Top of GIVEN ENTRIES
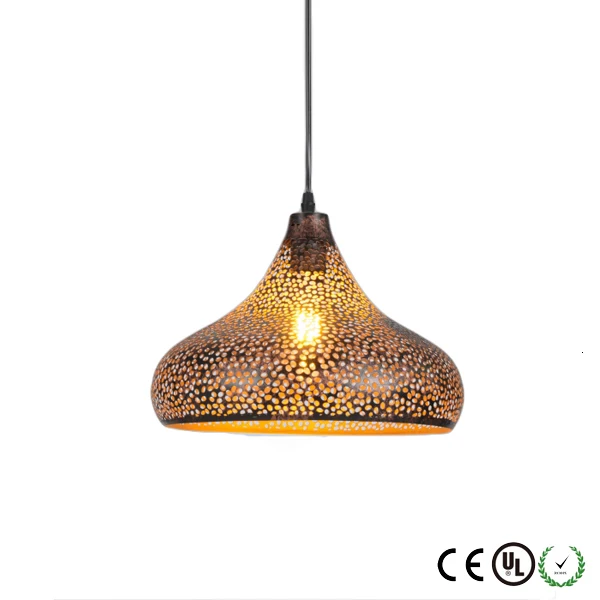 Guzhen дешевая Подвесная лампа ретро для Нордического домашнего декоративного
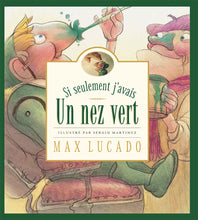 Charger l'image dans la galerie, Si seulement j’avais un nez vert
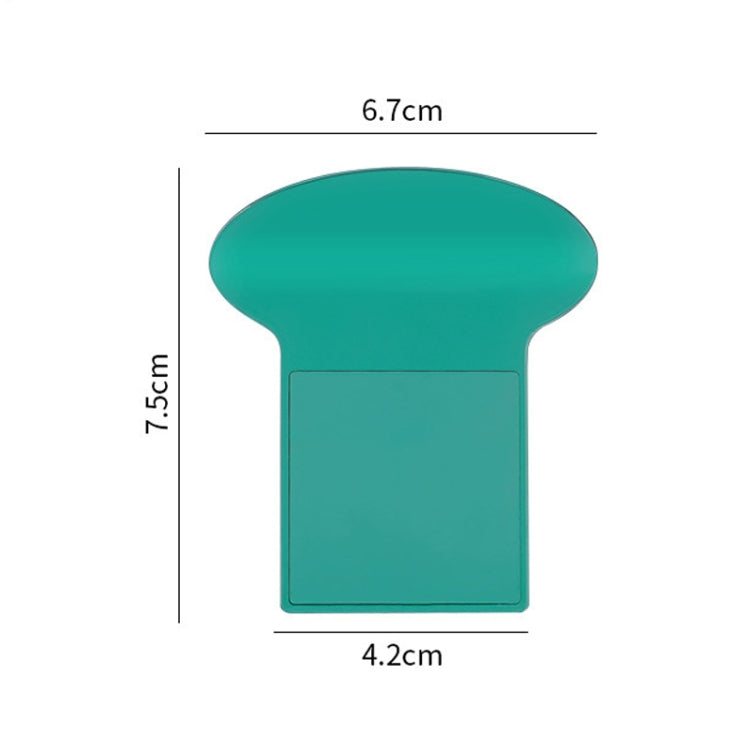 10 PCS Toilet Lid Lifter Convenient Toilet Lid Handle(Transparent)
Bottom of GIVEN ENTRIES
Top of GIVEN ENTRIES
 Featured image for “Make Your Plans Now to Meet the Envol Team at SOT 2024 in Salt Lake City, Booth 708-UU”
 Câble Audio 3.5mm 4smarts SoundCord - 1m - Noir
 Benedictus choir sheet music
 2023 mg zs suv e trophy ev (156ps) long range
Bottom of GIVEN ENTRIES
▸ **AIM OF THE EXERCISE**
Print, word for word, the lines above that run from the line containing "Guzhen дешевая Подвесная" to the line containing "10 PCS Toilet", both included. Keep the pictures out.

▸ **SOLVED PROBLEM**
 Guzhen дешевая Подвесная лампа ретро для Нордического домашнего декоративного
 Charger l'image dans la galerie, Si seulement j’avais un nez vert
 10 PCS Toilet Lid Lifter Convenient Toilet Lid Handle(Transparent)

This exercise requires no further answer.